Rio de Janeiro - Na segunda-feira, vi dois flashes nos jornais da TV: em Brasília e Belo Horizonte. No primeiro, o gelado protocolo do governo, cada autoridade ocupando o lugar marcado no chão, as palavras contadas e medidas para esconder a verdade.
Era o mesmo clima patibular dos tempos da ditadura, os mesmos lugares-comuns patrioteiros aconselhando ordem. Aqui e ali, a ameaça de uma chantagem econômica, na base do "se não for assim será pior". Até mesmo a cor das imagens era fria, amarelada, cadavérica.
Em Belo Horizonte, na reunião dos governadores que pretendem romper o marasmo da hipocrisia e do pensamento único, havia calor, gente suada e motivada, povo nas ruas, flores.

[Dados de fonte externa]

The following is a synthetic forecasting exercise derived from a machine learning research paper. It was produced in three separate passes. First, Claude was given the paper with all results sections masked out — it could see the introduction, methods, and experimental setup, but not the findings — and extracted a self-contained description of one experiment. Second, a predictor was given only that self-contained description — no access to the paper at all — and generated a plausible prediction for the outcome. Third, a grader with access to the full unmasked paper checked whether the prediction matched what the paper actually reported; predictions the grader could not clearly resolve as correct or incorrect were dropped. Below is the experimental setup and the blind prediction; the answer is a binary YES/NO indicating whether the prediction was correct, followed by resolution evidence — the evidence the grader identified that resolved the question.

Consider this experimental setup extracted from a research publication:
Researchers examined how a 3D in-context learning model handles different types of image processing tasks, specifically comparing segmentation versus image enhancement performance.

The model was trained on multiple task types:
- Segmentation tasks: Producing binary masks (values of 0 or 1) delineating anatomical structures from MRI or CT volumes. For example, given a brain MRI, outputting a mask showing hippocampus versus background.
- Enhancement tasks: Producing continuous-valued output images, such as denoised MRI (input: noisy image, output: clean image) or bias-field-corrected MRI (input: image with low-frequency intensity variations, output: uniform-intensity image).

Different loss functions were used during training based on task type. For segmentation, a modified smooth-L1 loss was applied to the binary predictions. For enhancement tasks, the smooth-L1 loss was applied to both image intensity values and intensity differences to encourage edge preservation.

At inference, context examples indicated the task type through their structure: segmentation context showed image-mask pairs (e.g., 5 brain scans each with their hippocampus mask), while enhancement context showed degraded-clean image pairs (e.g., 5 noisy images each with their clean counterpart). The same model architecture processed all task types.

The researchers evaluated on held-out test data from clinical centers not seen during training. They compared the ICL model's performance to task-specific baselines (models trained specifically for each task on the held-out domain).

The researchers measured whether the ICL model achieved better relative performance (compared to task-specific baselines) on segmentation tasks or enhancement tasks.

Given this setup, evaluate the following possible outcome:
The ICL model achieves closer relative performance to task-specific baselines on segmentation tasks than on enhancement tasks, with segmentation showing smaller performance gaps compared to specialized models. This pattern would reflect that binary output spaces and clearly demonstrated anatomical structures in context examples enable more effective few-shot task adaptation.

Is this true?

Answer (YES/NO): YES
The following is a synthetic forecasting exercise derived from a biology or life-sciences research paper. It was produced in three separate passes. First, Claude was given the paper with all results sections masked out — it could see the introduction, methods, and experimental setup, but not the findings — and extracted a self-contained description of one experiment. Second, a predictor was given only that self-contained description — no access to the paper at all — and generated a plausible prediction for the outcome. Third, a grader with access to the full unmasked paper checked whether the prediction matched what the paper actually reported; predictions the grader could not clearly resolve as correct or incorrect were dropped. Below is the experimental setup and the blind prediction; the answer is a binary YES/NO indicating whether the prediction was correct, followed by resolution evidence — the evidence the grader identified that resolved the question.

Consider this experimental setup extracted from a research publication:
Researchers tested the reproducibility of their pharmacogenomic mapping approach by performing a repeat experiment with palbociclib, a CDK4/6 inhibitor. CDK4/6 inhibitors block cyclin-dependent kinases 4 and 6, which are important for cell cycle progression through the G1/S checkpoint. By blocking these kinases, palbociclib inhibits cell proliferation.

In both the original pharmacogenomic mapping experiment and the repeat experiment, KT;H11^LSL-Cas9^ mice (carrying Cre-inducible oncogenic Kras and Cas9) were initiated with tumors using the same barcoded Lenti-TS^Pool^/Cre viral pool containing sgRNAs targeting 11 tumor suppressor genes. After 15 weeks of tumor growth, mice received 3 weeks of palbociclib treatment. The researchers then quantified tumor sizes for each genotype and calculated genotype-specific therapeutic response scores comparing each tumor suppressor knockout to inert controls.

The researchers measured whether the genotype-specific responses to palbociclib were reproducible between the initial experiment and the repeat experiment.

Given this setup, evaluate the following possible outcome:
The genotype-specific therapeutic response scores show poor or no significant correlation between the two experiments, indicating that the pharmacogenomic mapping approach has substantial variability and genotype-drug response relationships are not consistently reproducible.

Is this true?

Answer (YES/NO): NO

Se um esquimó visse as duas cerimônias, mesmo ignorando os detalhes de nossa vida política, saberia dizer qual dos dois grupos está com a história.
Nada mais parecido com os últimos anos do regime autoritário. No Planalto, nas cerimônias do governo militar que se vangloriava de ter feito isso e aquilo, era indisfarçável o clima de velório, ninguém mais acreditando no que se dizia, a começar pelos próprios governantes. Enquanto isso, nas ruas, nas praças, nos estádios, o povo se mobilizava pelas diretas-já. Era a festa, discursos exaltados, insuspeitadas alianças na sociedade civil.

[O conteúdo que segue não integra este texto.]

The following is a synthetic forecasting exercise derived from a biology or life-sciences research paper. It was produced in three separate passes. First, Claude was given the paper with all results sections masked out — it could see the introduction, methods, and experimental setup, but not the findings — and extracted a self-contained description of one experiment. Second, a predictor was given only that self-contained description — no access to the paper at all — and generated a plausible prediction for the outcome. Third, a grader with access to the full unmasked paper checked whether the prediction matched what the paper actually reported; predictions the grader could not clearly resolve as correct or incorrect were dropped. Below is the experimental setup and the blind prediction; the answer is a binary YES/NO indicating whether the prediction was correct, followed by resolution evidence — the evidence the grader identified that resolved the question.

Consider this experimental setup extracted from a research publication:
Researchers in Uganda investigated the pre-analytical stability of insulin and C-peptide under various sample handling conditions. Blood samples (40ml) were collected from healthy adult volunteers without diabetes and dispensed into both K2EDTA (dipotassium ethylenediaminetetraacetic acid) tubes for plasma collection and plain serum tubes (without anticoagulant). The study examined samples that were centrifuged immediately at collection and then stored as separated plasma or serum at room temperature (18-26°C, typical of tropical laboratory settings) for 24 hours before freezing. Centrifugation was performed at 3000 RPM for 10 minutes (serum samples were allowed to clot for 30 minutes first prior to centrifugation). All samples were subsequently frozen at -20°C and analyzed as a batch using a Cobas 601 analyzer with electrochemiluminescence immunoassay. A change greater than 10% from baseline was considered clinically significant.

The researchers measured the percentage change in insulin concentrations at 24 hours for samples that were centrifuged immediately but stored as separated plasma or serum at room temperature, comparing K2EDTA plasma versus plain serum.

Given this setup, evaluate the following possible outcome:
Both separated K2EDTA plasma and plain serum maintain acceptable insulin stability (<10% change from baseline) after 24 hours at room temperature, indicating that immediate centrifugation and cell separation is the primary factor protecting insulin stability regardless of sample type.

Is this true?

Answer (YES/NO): NO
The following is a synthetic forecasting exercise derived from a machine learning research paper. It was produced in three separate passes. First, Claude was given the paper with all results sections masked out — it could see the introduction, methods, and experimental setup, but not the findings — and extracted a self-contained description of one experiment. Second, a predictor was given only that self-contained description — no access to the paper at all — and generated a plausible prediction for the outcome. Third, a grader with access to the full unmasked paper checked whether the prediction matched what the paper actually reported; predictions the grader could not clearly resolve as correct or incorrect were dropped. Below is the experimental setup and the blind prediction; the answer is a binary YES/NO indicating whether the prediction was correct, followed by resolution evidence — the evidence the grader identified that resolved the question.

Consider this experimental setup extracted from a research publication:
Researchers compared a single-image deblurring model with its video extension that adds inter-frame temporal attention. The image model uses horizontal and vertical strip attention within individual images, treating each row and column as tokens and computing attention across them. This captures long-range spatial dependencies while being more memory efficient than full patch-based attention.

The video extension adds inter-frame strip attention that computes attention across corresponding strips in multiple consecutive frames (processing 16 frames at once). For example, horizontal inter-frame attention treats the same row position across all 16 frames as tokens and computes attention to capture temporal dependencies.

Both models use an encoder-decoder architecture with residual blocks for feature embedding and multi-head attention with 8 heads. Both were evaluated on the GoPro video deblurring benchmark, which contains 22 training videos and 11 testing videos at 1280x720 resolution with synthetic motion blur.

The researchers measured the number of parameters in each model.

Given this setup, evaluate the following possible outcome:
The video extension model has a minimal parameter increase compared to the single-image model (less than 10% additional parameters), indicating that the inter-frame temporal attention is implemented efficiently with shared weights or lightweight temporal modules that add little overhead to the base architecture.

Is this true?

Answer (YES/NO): NO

Foi mais ou menos isso que se repetiu na segunda-feira passada. Cada vez mais o atual governo se distancia das ruas. Pelo contrário: evita as ruas, com medo de vaias.
Na aparente bagunça da oposição, com a turma berrando por novas negociações, pelo desenvolvimento, contra o desemprego, alguns exageros ficam por conta da animação provocada pelo reencontro com as ruas.
A gélida formalidade de Brasília, congelando as autoridades num escancarado constrangimento, só teve o mérito de realçar a espontaneidade de Belo Horizonte, varada pela alegria das ruas, iluminada pela esperança.